** Extracted text **
I recently sat down with Jennifer Riggins — freelance journalist, tech storyteller, and longtime collaborator — for the latest episode of the Naftiko Capabilities podcast. Jennifer has been covering developer experience and platform engineering for as long as I've been doing API Evangelist, and she's one of the people I turn to when I want an honest, human-centered read on what's happening in our industry.
What came out of our conversation was equal parts hopeful and sobering.
AI Is an Amplifier — For Better and Worse
Jennifer opened with something I think deserves more attention: AI is genuinely expanding who gets to participate in creating technology. Nurses, educators, domain experts of all kinds can now spin up prototypes and engage meaningfully in software creation. That matters. Tech has long been a gated community, and anything that lets subject matter experts shape the tools they actually use is a win for everyone.
But as the 2025 DORA report put it, AI is an amplifier. If your best practices are solid, AI makes things better. If they're not, it accelerates the mess. Jennifer sees security, guardrails, and established engineering practices falling through the cracks as organizations rush to adopt AI without the foundations to support it.
Her take? These are solvable problems — and platform engineering is the conduit. Guardrails work. Sometimes gates are necessary. The tooling and the thinking already exist; the question is whether organizations will actually use them.

** Supplied entries **
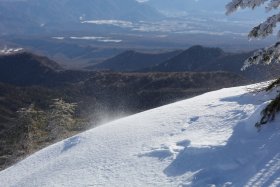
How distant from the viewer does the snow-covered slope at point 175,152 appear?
29.6 feet

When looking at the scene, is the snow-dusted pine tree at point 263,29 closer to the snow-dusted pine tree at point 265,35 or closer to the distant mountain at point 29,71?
the snow-dusted pine tree at point 265,35

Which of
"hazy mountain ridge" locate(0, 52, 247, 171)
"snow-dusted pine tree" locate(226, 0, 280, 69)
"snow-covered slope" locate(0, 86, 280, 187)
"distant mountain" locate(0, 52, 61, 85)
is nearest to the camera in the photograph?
"snow-covered slope" locate(0, 86, 280, 187)

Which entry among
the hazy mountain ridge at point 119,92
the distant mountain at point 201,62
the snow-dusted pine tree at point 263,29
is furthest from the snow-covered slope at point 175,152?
the distant mountain at point 201,62

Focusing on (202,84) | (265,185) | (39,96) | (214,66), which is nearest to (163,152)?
(265,185)

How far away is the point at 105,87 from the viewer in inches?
5212

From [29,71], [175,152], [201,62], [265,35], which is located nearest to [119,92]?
[29,71]

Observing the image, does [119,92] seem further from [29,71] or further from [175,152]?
[175,152]

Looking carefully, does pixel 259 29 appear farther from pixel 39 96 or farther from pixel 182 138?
pixel 39 96

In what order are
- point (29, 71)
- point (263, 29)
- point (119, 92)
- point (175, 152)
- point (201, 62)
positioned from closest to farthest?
point (263, 29)
point (175, 152)
point (119, 92)
point (29, 71)
point (201, 62)

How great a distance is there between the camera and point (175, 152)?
10.3 m

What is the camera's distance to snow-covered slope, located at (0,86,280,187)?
902cm

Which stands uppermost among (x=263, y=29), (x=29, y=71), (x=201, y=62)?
(x=263, y=29)

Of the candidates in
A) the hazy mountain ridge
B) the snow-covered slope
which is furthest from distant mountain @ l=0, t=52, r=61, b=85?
the snow-covered slope

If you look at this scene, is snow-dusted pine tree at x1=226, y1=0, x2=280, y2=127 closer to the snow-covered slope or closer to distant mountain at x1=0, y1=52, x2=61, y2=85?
the snow-covered slope
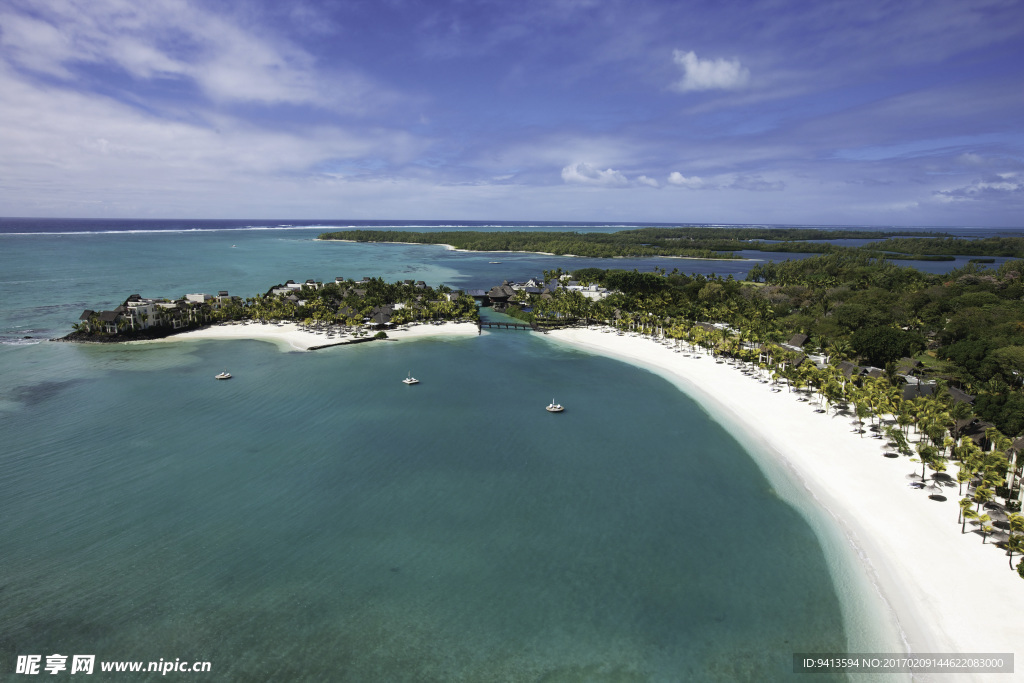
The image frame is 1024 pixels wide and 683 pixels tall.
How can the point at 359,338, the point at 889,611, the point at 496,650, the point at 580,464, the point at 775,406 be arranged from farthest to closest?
the point at 359,338 < the point at 775,406 < the point at 580,464 < the point at 889,611 < the point at 496,650

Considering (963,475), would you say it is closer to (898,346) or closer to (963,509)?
(963,509)

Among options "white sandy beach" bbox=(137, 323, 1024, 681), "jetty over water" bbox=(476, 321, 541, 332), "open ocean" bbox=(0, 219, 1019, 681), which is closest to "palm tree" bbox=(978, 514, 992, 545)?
"white sandy beach" bbox=(137, 323, 1024, 681)

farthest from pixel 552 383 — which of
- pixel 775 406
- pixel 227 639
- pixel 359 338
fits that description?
pixel 227 639

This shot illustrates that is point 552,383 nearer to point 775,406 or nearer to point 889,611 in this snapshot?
point 775,406

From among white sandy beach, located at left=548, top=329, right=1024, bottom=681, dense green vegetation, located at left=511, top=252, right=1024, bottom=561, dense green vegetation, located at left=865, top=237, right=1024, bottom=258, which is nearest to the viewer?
white sandy beach, located at left=548, top=329, right=1024, bottom=681

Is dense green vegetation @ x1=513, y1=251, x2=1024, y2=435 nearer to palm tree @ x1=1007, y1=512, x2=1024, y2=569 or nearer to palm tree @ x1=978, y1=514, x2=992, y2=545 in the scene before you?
palm tree @ x1=978, y1=514, x2=992, y2=545

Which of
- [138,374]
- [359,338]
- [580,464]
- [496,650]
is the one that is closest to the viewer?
[496,650]

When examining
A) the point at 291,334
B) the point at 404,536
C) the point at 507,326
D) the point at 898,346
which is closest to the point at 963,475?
the point at 898,346
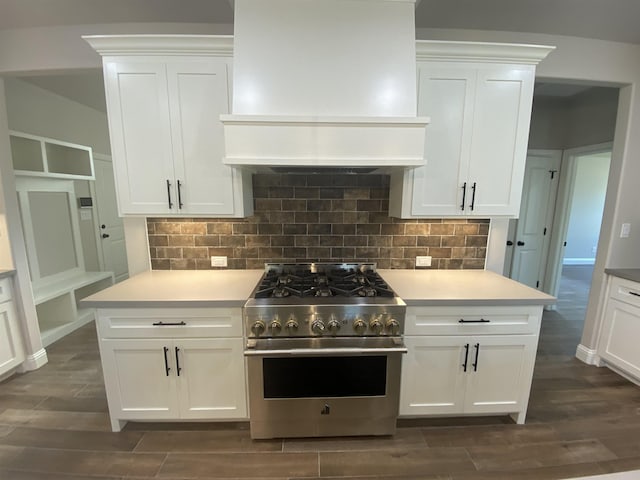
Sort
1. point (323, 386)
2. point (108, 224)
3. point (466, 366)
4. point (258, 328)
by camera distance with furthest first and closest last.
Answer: point (108, 224) < point (466, 366) < point (323, 386) < point (258, 328)

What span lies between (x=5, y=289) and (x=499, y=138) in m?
4.04

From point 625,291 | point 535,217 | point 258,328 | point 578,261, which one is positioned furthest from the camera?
point 578,261

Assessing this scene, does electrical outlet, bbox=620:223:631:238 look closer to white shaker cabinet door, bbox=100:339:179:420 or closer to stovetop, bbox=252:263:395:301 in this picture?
stovetop, bbox=252:263:395:301

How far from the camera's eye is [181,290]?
1.88 m

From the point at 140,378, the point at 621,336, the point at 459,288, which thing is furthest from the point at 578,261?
the point at 140,378

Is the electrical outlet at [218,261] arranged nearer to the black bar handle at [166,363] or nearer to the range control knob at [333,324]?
the black bar handle at [166,363]

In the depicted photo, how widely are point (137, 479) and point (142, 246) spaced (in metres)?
1.53

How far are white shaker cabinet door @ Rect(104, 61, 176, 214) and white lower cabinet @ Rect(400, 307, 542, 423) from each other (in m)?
1.89

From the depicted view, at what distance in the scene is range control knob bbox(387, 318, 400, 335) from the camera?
1681mm

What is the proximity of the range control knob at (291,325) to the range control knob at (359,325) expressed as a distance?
0.35 m

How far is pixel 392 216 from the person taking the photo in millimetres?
2254

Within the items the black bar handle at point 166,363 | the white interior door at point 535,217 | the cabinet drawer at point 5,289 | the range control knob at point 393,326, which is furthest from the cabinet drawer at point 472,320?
the cabinet drawer at point 5,289

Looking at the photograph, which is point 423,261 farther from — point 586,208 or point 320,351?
point 586,208

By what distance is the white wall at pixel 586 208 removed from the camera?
6.61 m
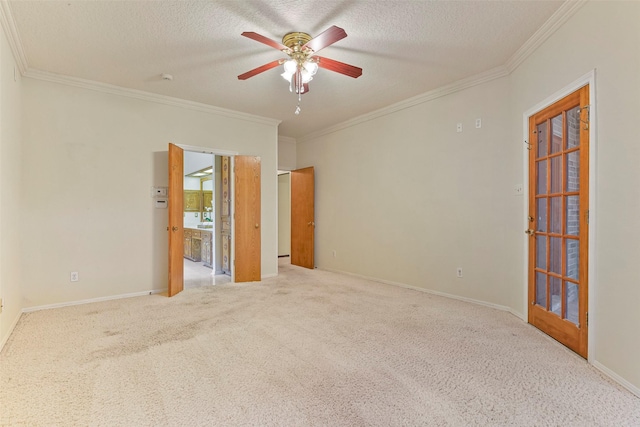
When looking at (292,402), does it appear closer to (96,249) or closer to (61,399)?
(61,399)

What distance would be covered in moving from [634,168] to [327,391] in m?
2.37

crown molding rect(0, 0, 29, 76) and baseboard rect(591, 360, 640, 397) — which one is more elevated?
crown molding rect(0, 0, 29, 76)

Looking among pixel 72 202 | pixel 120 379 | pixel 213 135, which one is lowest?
pixel 120 379

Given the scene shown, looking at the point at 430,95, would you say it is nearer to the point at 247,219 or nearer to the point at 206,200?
the point at 247,219

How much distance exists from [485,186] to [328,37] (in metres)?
2.58

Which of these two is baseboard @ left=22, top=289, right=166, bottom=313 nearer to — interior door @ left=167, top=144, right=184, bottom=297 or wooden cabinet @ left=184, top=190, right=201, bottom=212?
interior door @ left=167, top=144, right=184, bottom=297

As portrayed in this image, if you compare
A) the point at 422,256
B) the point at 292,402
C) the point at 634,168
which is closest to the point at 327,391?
the point at 292,402

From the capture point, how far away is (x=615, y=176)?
83.1 inches

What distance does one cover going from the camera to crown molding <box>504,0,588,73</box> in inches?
96.5

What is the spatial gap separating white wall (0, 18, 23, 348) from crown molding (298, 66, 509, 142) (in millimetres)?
4338

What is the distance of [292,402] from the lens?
1.87 metres

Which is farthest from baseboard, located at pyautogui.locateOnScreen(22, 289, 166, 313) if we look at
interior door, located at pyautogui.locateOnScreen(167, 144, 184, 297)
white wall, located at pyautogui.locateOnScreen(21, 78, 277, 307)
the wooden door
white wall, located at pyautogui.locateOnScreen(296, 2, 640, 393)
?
white wall, located at pyautogui.locateOnScreen(296, 2, 640, 393)

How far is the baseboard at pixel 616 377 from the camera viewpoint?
192 cm

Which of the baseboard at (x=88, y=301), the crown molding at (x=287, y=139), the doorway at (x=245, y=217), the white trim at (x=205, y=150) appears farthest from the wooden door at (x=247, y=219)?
the crown molding at (x=287, y=139)
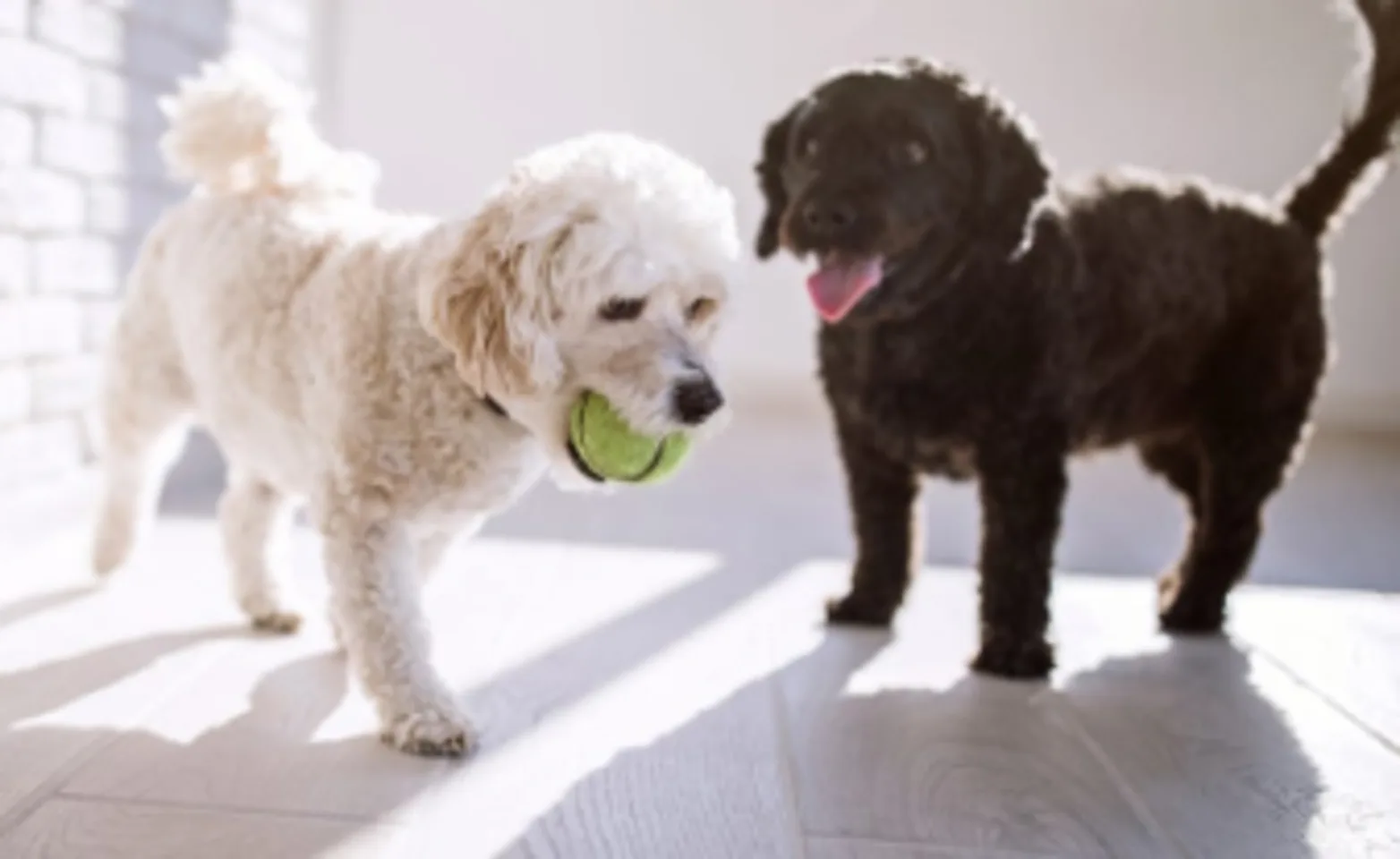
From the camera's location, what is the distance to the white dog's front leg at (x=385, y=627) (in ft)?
4.91

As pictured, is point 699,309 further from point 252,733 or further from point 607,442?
point 252,733

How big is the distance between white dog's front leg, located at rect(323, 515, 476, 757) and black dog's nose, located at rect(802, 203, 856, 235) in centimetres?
71

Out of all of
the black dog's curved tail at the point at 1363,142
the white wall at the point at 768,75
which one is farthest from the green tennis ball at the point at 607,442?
the white wall at the point at 768,75

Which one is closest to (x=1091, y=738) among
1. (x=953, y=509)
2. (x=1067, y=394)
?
(x=1067, y=394)

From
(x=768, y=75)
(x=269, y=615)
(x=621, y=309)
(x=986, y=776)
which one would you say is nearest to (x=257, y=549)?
(x=269, y=615)

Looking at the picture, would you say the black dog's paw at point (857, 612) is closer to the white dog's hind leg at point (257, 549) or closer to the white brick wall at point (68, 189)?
the white dog's hind leg at point (257, 549)

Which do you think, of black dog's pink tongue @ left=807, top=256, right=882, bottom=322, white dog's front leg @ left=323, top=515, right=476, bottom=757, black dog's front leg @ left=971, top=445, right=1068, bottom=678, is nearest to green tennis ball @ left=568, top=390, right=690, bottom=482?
white dog's front leg @ left=323, top=515, right=476, bottom=757

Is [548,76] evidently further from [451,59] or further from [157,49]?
[157,49]

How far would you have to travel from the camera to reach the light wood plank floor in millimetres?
1323

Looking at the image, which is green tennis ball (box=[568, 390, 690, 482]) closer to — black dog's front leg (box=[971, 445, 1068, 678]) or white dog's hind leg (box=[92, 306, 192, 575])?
black dog's front leg (box=[971, 445, 1068, 678])

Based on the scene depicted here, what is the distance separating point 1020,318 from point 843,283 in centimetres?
27

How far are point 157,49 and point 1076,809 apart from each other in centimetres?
223

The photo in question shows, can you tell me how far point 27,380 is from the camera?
2.22 meters

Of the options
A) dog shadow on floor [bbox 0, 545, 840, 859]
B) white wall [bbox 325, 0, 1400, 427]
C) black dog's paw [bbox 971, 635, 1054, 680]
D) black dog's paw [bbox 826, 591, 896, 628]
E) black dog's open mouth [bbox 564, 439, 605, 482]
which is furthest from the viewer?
white wall [bbox 325, 0, 1400, 427]
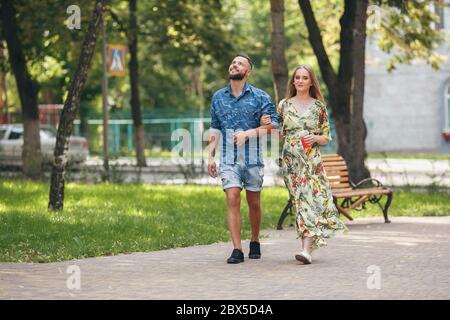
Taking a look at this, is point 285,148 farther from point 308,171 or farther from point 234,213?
point 234,213

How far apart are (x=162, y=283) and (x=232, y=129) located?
216 cm

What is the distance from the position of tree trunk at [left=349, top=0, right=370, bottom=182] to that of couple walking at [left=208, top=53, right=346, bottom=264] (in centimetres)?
963

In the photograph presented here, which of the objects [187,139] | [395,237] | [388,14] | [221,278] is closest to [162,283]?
[221,278]

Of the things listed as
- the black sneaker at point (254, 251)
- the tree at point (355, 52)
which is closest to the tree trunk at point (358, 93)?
the tree at point (355, 52)

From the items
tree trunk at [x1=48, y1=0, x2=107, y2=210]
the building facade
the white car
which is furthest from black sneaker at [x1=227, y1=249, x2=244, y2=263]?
the building facade

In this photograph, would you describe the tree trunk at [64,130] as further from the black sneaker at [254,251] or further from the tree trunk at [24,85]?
the tree trunk at [24,85]

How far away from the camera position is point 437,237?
1348 cm

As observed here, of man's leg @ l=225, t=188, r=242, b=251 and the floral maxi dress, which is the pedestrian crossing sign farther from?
man's leg @ l=225, t=188, r=242, b=251

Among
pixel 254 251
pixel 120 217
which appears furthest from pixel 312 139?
pixel 120 217

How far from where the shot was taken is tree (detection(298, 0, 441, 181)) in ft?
68.0

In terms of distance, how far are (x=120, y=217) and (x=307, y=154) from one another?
4.70m

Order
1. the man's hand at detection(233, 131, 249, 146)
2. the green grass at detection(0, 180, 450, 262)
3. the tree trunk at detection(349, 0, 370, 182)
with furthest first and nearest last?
the tree trunk at detection(349, 0, 370, 182) → the green grass at detection(0, 180, 450, 262) → the man's hand at detection(233, 131, 249, 146)

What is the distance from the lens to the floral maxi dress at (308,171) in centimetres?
1104
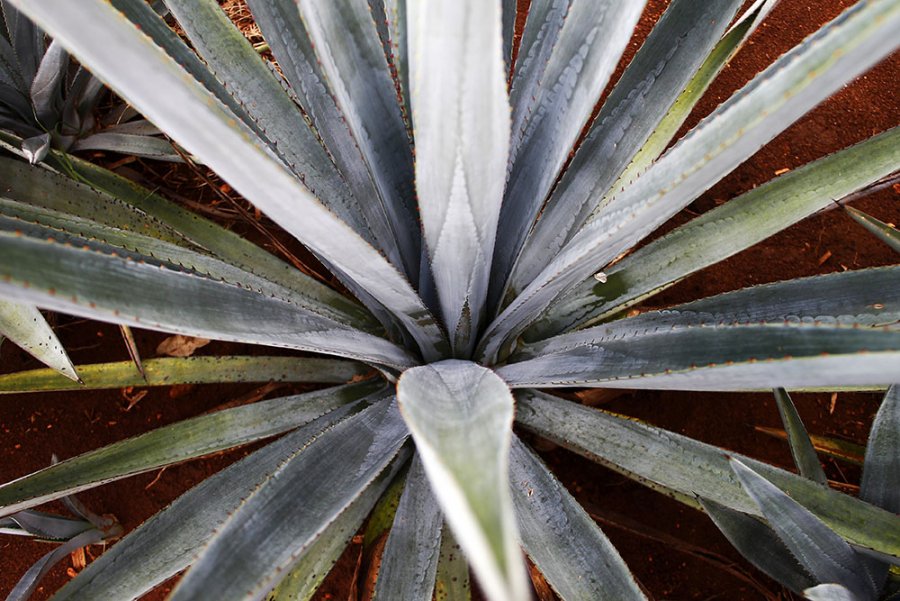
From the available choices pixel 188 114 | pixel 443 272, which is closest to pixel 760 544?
pixel 443 272

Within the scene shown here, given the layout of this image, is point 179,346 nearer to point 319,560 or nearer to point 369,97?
point 319,560

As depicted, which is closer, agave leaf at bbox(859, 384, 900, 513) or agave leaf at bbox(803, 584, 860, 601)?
agave leaf at bbox(803, 584, 860, 601)

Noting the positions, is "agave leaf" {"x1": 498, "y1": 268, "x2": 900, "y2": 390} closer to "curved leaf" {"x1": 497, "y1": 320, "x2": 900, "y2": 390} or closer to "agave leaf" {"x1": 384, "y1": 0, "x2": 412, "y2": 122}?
"curved leaf" {"x1": 497, "y1": 320, "x2": 900, "y2": 390}

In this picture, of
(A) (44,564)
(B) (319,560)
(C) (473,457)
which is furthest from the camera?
(A) (44,564)

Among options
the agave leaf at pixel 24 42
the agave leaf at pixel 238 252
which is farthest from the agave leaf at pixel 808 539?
the agave leaf at pixel 24 42

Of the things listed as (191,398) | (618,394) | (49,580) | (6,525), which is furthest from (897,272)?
(49,580)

** What the exercise asks **
From the podcast recap above, pull out everything from "Her take? These" down to "actually use them.".

** Result **
Her take? These are solvable problems — and platform engineering is the conduit. Guardrails work. Sometimes gates are necessary. The tooling and the thinking already exist; the question is whether organizations will actually use them.